The GIS portal is a web-based visualisation and analysis tool for examining geospatial data that is available via Web Map Service (WMS) and Web Coverage Service (WCS)

The GIS portal was developed as part of the European Commission FP7 project OpEc, and its development continues with eartH2Observe as well as other sources of development investment or sponsorship of particular features.

Example Instances

You can find a full list of example instances of the GISportal software at http://pmlrsg.github.io/GISportal

Overview

The portal is composed of three parts. A web frontend written with HTML, CSS and JavaScript, a middleware written in Node.js, and a plotting and data extraction library written in Python that provides the analysis tools.

Web Frontend

Javascript source: src/
Javascript Libs: html/js-libs/
Our CSS: src/css/ Our Images: html/img/
HTML: src/index.html and src/templates/

Middleware

Written in Node.js, the middleware facilitates communication between the backend OGC WxS services and the web frontend.

First Steps | Linux

  1. Clone Repository
    First we need to clone the repository, and pull in the submodules
git clone https://github.com/pmlrsg/GISportal.git GISportal
cd GISportal
git submodule init
git submodule update
  1. Install Dependencies

    The following dependencies will need to be installed by your package manager (for example, yum). Some of the names may be different depending on your system, we use Fedora. Some may already be installed.

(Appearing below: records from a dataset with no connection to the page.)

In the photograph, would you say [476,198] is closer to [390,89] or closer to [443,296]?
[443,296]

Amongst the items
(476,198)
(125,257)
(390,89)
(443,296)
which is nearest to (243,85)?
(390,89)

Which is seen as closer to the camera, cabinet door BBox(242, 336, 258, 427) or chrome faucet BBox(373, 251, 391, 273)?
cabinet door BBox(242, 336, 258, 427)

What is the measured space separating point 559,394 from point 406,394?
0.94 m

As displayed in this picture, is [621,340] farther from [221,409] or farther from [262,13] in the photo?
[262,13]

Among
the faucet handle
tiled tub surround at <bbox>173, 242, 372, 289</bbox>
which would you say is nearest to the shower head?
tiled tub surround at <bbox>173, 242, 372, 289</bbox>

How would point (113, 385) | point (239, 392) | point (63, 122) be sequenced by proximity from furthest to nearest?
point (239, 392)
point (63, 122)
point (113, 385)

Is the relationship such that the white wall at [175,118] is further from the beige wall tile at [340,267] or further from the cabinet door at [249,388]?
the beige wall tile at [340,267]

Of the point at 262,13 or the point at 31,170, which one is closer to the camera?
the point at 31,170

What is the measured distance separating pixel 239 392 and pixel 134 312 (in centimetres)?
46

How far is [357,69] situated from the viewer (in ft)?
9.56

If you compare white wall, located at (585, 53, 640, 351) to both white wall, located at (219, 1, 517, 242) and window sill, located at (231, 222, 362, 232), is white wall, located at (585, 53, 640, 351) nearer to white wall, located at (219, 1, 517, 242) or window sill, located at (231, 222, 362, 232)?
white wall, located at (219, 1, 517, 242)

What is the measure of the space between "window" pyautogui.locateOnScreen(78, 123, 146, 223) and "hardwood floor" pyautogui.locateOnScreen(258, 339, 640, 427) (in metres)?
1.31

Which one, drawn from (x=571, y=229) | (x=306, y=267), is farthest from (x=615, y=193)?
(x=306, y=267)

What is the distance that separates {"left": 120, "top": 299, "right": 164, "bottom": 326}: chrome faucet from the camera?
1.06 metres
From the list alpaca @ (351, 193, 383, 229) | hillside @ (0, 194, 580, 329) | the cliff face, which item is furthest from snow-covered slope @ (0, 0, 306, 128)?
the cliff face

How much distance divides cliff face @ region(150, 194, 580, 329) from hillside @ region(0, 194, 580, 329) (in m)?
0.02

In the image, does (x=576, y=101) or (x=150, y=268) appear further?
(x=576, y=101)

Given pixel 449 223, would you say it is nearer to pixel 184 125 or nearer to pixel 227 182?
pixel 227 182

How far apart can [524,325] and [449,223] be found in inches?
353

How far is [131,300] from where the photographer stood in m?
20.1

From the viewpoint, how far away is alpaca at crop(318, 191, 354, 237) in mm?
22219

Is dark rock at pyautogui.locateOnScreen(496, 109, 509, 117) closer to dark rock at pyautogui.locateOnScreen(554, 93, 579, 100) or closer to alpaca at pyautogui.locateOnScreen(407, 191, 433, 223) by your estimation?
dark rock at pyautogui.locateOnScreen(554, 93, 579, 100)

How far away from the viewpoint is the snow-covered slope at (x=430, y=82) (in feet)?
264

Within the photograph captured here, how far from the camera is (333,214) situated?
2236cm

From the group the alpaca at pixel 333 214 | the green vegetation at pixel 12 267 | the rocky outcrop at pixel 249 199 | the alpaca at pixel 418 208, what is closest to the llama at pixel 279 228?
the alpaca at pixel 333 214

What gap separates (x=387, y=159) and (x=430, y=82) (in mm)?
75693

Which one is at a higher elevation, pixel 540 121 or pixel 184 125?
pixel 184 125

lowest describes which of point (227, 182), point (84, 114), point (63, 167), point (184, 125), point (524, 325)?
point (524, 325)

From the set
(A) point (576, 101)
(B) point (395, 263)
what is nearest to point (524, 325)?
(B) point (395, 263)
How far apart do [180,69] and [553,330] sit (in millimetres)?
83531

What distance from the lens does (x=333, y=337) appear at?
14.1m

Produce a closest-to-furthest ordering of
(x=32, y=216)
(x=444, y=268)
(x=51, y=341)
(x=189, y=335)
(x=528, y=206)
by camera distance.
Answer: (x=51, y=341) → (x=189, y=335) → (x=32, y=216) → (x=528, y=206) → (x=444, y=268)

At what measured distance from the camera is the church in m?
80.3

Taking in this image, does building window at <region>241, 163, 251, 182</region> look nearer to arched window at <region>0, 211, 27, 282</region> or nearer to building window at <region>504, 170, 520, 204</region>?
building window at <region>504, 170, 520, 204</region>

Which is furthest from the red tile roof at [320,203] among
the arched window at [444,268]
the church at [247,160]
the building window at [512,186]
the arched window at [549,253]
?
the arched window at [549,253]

    yum install nodejs  npm  redis  ruby  ruby-devel gdal  libjpeg-turbo  freetype-devel  libpng-devel  hdf5-devel  \
        netcdf-devel  python-devel  python-pip  python-pillow-devel  python-requests  python-pandas  python-jinja2
    

    A note about numpy: Depending on your host OS and how up to date your package manager sources are you may need to update your version of numpy. For example, Centos7 currently has version 1.7.1, and Fedora 21 offers 1.8.2, however, there was a change to the way that masked arrays are handled that was introduced in version 1.8.3. You can check which version you have by running the following in Python:

    import numpy
    npv = numpy.version.version
    print(npv)
    

    This will give you the version number and the installation location. If you have version number < 1.8.3 you will need to delete the folder where it is installed and install via pip which has a more recent version:

    pip install numpy
    

    We also need to install all the required libraries. This can be done in a few ways, the easiest using pip. This will probably need sudo permissions.

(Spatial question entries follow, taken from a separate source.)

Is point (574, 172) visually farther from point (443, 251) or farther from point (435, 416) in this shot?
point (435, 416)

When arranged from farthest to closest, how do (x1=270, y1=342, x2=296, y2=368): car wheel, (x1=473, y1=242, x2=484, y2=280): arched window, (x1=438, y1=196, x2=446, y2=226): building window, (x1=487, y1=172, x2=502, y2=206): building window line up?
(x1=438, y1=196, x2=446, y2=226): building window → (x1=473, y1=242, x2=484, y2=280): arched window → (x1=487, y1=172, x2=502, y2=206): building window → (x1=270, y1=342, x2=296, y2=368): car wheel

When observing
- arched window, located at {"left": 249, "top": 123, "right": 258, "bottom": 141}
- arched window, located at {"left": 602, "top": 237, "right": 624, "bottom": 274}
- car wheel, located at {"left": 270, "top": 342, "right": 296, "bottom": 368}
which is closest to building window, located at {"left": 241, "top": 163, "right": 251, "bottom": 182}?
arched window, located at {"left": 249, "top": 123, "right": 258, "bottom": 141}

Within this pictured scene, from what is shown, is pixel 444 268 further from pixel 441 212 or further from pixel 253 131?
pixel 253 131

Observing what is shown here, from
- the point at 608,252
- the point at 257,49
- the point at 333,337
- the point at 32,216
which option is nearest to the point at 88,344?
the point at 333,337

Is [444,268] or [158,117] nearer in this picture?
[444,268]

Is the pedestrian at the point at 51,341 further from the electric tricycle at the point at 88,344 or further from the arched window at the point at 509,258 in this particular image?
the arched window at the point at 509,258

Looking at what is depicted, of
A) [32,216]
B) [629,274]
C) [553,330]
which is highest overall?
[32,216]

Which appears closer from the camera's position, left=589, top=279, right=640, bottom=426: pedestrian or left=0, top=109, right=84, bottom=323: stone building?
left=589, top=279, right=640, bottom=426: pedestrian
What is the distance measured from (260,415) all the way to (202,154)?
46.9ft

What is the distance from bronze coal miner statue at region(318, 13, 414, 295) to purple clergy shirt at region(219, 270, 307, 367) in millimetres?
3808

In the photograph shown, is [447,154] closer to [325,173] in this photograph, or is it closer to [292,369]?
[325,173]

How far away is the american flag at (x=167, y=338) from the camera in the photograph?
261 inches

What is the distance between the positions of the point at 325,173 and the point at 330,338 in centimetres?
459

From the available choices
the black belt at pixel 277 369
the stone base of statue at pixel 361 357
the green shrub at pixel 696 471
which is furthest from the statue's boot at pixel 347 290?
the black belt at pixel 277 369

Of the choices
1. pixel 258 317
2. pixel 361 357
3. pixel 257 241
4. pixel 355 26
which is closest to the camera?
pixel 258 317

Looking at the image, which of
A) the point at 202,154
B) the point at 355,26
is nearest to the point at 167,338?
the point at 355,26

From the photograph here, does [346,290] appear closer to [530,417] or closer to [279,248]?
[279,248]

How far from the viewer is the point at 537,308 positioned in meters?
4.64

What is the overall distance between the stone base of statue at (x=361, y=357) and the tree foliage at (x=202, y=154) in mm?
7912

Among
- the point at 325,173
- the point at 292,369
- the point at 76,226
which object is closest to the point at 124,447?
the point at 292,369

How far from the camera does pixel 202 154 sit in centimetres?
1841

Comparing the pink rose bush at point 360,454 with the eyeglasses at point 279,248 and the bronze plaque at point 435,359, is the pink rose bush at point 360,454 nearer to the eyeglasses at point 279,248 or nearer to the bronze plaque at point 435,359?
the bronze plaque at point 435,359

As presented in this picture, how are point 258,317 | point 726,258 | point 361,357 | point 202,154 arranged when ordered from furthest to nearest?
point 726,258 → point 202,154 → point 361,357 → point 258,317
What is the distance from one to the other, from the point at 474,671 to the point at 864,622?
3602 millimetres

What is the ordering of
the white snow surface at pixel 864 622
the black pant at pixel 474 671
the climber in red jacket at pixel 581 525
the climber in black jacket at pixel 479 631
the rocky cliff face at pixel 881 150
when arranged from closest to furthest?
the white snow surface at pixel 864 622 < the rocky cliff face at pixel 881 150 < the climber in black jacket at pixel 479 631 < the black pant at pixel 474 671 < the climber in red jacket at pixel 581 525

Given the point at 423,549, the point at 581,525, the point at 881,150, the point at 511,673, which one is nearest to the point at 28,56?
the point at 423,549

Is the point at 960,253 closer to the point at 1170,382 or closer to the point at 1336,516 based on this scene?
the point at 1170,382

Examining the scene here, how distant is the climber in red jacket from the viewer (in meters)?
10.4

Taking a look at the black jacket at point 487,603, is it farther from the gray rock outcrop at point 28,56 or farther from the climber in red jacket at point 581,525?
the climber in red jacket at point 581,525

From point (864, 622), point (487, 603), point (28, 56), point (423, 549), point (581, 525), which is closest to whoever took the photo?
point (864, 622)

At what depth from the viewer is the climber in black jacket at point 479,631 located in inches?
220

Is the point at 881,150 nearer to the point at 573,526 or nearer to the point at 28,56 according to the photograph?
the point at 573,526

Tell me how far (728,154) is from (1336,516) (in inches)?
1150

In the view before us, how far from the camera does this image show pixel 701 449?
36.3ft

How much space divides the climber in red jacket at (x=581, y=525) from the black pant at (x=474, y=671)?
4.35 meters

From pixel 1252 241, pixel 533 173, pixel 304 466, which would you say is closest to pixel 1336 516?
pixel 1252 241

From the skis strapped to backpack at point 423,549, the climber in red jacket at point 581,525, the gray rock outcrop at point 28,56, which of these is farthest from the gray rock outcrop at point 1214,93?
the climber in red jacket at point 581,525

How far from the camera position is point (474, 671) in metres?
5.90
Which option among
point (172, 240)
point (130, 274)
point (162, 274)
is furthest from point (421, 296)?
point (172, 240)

    pip install bokeh owslib shapely netCDF4 
    
  2. Build JavaScript/CSS

    Install SASS

    To compile the CSS for the project we use SASS. This relies on a ruby gem called sass.

    sudo gem install sass
    

    For production, JavaScript and CSS should be minifed; the application is configured to offer compressed files unless you tell it to use dev mode. The build mechanism uses Grunt, which first needs to be installed.

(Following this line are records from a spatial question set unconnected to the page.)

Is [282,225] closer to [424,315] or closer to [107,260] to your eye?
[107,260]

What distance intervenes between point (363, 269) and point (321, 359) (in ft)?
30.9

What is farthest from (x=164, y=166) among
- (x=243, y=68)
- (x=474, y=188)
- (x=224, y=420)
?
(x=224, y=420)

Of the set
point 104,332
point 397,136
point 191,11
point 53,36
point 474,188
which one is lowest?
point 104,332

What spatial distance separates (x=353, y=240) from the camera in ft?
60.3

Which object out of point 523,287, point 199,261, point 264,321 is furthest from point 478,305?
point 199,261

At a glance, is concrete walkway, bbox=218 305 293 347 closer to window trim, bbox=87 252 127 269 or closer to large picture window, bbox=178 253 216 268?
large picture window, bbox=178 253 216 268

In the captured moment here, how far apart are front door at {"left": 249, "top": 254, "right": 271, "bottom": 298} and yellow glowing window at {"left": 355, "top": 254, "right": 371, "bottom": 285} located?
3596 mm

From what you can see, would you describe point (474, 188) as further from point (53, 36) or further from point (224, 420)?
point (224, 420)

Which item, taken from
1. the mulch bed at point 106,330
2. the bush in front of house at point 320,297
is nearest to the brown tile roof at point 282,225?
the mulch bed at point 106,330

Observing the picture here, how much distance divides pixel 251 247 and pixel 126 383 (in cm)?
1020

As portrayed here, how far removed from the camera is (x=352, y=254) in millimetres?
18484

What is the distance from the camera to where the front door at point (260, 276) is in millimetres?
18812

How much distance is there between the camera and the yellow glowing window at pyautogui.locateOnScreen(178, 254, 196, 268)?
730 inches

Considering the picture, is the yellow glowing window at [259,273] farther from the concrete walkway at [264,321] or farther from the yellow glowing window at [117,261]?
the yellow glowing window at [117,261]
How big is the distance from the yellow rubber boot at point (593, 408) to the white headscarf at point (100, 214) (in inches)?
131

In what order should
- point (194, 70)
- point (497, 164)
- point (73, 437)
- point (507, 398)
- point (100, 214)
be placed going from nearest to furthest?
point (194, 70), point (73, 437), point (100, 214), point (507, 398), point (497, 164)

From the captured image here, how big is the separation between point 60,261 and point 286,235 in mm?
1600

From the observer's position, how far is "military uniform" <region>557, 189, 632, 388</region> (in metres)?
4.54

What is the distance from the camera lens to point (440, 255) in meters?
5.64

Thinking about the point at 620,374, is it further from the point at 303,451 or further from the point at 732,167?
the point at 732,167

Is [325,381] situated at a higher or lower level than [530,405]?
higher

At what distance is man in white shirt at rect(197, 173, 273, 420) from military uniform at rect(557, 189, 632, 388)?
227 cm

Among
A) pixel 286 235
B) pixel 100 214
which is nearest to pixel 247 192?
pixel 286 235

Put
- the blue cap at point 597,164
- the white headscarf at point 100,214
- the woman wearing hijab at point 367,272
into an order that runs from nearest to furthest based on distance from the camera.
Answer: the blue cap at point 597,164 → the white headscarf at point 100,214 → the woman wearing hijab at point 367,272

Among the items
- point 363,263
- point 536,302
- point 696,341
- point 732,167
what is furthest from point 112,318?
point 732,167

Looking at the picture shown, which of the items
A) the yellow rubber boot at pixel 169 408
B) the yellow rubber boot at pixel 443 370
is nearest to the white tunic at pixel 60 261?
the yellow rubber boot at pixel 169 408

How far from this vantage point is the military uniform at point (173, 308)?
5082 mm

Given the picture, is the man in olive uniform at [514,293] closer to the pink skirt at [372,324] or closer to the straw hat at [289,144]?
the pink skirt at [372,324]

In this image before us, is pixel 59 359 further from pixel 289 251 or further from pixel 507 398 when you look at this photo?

    Make sure you have Grunt CLI tools

    npm install -g grunt-cli
    

    Install the Node.js application modules

    npm install
    

    To build in production mode; this uses minified javascript and CSS

    grunt
    

    To build in development mode; this uses uncompressed javascript and CSS that can easily be debugged

    grunt dev
    
  3. Start Redis

    The application uses Redis to store information when the collaboration features are being used. This needs to be running in order for the application to start

    systemctl enable redis
    systemctl start redis
    
  4. Run the application

    At this point you should have everything you need to start the application

    node app.js
    

    You can check the application is running by going to http://localhost:6789/ This will give you basic functionality and the ability to add new WMS layers, but if you want to use the application's collaboration features and/or allow users to upload and save geometry files you will need to setup a configuration file...

  5. Creating a configuration file

    The application configuration files are created in config and the easiest way to create one is to use the install script; run:

    ./install.sh
    

    and following the prompts to create a config file. The resulting config file will be created in config/site_settings/<domain>/config.js - you should keep a backup of this file. Have a look in config_examples/config.js for additional optional configuration options that can be used to change the behviour of your version.

  6. On-going maintenance

    During normal use of the application users can upload shape files, CSV files and various geometry files to identify their region of interest. Eventually, these are stored in /config/site_settings/<domain>/user_<email_address> but whilst they are being uploaded and converted they are stored in uploads. If the conversion to GeoJSON fails for any reason then the uploaded file is not deleted; you may want to periodcally delete everything from this folder.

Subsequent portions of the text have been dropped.